Balancing

Last Sunday morning around 4am, I was sitting on the tile across the girls’ bathroom sink at my partner’s family’s home, pondering how I still hadn’t gotten over the fact that my parents haven’t come around to accepting my queerness or celebrating the really lovely relationship E and I have or anything like that. More than once, I’ve noted that I’m in a really good place about it, and then a few weeks (or days) later, wham, punch in the gut, I’m crying in the bathroom.

Part of the problem, I think, is I haven’t actually noticed all the places I’ve always assumed my parents would be for me in my life, which means in my head, I’m still expecting them to be there. Then, a stressful or happy or just plain normal situation arises, and I’m realize I’m upset looking at this reality when they’re not in it (at least, not in the way I wanted them to be). That middle school trick where you take your friend’s chair and pull it back a couple feet so when she sits back down, she falls right on her butt? I’m the friend.

My artificial intelligence therapy app (perks of only having catastrophic health insurance) likes to remind me that that making “should statements” and “not accepting” the situation fuels anxiety and depression. So I’ve been trying this new trick where I transmorgify negative thoughts like “I’m upset that my parents aren’t around when I need to talk to them about something serious” and “It’s not fair that mentioning my partner makes them upset and uncomfortable” into more realistic, positive ideas, like, “The reality is, my parents are a little homophobic, but it’s great that I can still talk to them about some aspects of my life, and if I need more forms of support, I’m super capable of finding it elsewhere.”

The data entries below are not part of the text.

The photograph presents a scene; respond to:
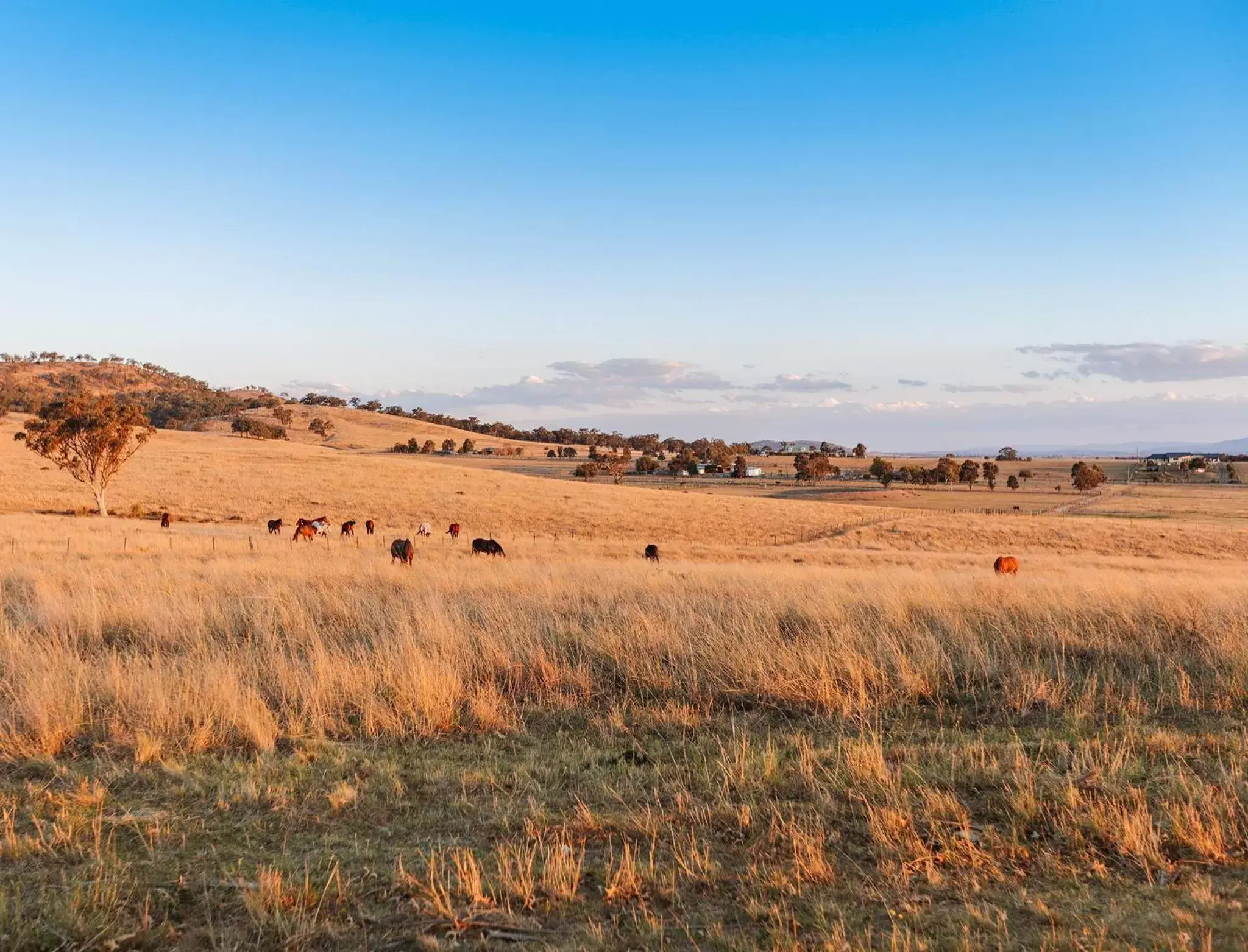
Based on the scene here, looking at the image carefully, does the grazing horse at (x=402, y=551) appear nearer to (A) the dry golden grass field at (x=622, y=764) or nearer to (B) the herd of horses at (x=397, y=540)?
(B) the herd of horses at (x=397, y=540)

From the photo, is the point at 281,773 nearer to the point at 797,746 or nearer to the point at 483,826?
the point at 483,826

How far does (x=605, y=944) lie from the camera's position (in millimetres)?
3123

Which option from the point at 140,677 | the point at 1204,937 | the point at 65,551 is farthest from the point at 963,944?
the point at 65,551

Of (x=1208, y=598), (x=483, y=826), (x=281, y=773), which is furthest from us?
(x=1208, y=598)

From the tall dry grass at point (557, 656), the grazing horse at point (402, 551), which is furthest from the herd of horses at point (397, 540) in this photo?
the tall dry grass at point (557, 656)

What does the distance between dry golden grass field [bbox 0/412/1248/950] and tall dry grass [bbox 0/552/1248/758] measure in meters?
0.04

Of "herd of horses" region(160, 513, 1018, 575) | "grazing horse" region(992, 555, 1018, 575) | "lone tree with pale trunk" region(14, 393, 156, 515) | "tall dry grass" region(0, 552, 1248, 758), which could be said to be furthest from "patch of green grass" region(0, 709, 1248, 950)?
"lone tree with pale trunk" region(14, 393, 156, 515)

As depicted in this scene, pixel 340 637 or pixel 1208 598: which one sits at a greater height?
pixel 1208 598

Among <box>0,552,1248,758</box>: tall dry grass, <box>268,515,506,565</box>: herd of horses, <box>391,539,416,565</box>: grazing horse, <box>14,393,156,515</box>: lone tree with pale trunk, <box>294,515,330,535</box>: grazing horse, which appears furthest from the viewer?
<box>14,393,156,515</box>: lone tree with pale trunk

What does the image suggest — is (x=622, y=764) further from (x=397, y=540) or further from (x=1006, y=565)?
(x=1006, y=565)

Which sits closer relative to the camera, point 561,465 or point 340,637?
point 340,637

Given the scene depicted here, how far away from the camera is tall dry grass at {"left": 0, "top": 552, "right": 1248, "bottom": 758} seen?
5.86 meters

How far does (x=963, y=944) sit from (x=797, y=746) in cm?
225

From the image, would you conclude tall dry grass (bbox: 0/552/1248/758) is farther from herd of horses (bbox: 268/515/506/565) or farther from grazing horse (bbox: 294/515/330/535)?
grazing horse (bbox: 294/515/330/535)
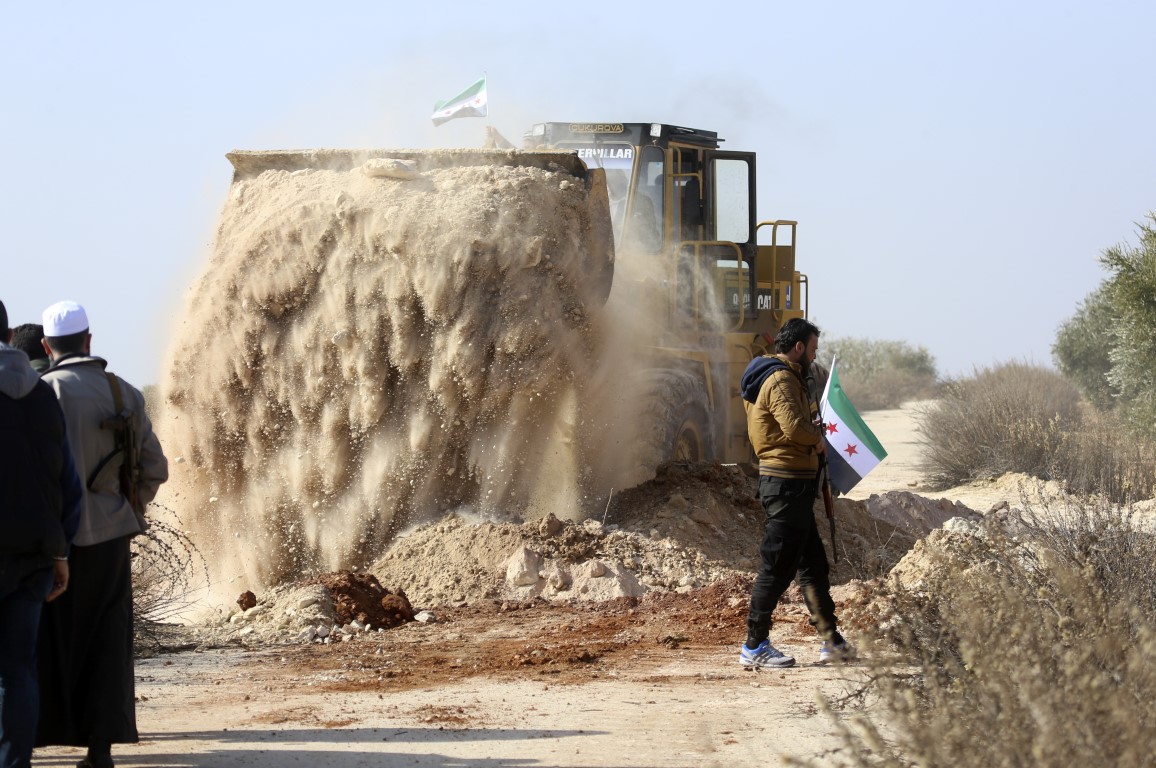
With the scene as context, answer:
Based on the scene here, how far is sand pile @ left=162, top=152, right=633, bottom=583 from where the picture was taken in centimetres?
978

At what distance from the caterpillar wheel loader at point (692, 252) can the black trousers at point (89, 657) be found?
6.94 m

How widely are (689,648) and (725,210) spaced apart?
6.89 m

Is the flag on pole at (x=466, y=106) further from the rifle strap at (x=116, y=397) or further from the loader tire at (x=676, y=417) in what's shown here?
the rifle strap at (x=116, y=397)

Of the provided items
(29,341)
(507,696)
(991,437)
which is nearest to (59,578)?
(29,341)

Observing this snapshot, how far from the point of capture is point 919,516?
13.6 metres

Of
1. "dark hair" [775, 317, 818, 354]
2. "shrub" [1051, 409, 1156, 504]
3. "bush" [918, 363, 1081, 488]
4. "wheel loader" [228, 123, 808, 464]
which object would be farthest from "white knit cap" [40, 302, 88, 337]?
"bush" [918, 363, 1081, 488]

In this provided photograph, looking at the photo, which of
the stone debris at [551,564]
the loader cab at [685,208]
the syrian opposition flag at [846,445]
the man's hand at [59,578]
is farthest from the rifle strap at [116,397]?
the loader cab at [685,208]

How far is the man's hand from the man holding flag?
3.38 meters

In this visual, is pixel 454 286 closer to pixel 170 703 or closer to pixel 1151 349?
pixel 170 703

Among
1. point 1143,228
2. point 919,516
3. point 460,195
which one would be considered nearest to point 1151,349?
point 1143,228

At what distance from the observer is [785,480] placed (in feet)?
22.3

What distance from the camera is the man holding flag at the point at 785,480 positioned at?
22.2ft

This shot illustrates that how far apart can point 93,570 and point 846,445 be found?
4.38 metres

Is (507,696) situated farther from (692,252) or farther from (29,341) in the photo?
(692,252)
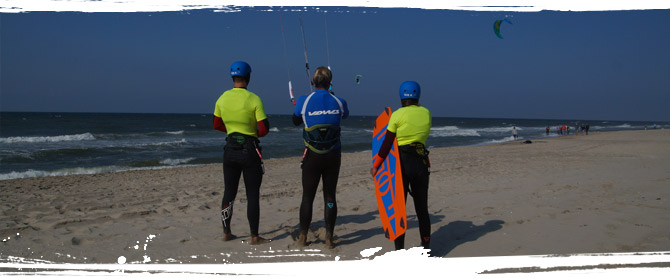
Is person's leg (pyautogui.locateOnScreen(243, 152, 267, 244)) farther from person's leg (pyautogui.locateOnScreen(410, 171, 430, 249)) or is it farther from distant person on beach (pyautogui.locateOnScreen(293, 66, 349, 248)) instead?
person's leg (pyautogui.locateOnScreen(410, 171, 430, 249))

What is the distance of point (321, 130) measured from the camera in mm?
3949

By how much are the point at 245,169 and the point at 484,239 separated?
2.60 metres

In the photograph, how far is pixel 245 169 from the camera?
4254mm

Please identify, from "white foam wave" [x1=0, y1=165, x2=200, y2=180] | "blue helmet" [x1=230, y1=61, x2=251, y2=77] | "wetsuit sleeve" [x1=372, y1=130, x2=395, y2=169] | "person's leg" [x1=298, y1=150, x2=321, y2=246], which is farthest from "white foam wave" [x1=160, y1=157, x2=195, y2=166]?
"wetsuit sleeve" [x1=372, y1=130, x2=395, y2=169]

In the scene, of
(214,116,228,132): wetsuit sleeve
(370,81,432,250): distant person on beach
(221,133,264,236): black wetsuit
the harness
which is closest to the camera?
(370,81,432,250): distant person on beach

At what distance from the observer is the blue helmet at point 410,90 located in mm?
3803

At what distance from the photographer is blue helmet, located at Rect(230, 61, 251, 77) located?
4.18 m

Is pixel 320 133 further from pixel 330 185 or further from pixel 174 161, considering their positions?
pixel 174 161

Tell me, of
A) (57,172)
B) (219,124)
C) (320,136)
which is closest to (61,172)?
(57,172)

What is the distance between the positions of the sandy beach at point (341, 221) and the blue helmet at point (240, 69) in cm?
174

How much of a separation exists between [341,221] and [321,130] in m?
2.05

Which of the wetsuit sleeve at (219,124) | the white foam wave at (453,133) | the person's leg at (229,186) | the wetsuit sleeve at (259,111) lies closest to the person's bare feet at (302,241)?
the person's leg at (229,186)

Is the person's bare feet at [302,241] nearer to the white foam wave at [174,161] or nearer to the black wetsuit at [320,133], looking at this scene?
the black wetsuit at [320,133]

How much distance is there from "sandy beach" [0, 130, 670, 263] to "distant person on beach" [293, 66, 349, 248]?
70 cm
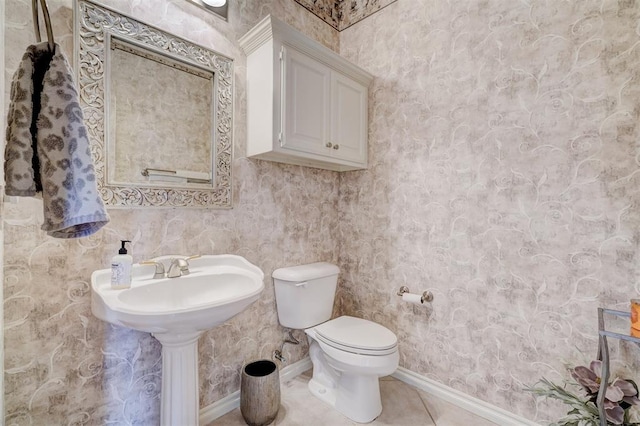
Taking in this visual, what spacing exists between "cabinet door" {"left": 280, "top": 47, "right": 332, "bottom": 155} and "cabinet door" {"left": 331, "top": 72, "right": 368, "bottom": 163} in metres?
0.06

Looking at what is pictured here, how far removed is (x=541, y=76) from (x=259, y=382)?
2.03 meters

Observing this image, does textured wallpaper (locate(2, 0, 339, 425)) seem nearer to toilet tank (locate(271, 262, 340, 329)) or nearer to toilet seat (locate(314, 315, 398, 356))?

Apparently the Power of Positive Thinking™ is real, and this strategy is actually helpful. I’ve been choosing to reach out to friends when I need them, and when I do talk to my parents, I’ve been trying to test the waters without hoping for a certain kind of response. I’ve been reminding myself I shouldn’t expect a certain kind of response. And I have been happier about my parents. I’ve been happier applying this blueprint of reformulating unhelpful thoughts into helpful ones to lots other situations where I’m sad or anxious or overwhelmed. But also, in this one particular situation with Mom and Dad, I feel like it’s giving up in a way that I don’t really want to. Like, in a movie, if you love someone, you’re not supposed to lose hope.

Even when it makes me unhappy, I still want to think they’ll come around. I want to imagine they’ll come to my wedding and they’ll babysit my kids; I want to imagine one day I won’t have to choose between seeing my parents and my partner for holidays. But it feels like the line between wanting and expecting traverses a narrow, rickety footbridge (like the one to the castle in Shrek) and it’s hard to stay to one side or the other without slipping off the edge.

I know my parents are trying to do the right thing, and that’s what’s so hard to explain or make sense of sometimes. There’s a deep gulf between the liberal narrative where people like my parents are just bigoted, mean-sprinted Bible-thumpers, and the reality where I know they’re compassionate, loving people who have different–but highly morals-based and thoughtful–views on the universe. Sometimes I run into people who can’t understand my inability to totally dismiss people with “abhorrent” political views, to cut my losses and care less what these people say because in the end, they’re wrong and mean and they only care about themselves. I stereotype people who say things like this as “friends with nice liberal/secular parents,” though I know that’s often not even true. But when I hear statements like “conservatives are ruining the country out of spite and fear,” I really, really wish they were. I find it orders of magnitude more difficult to engage with them when they’re doing it out of love.


The app I use is called Youper, and it’s so far the best (!!) method I’ve tried for journaling these kinds of things, and I would highly recommend it.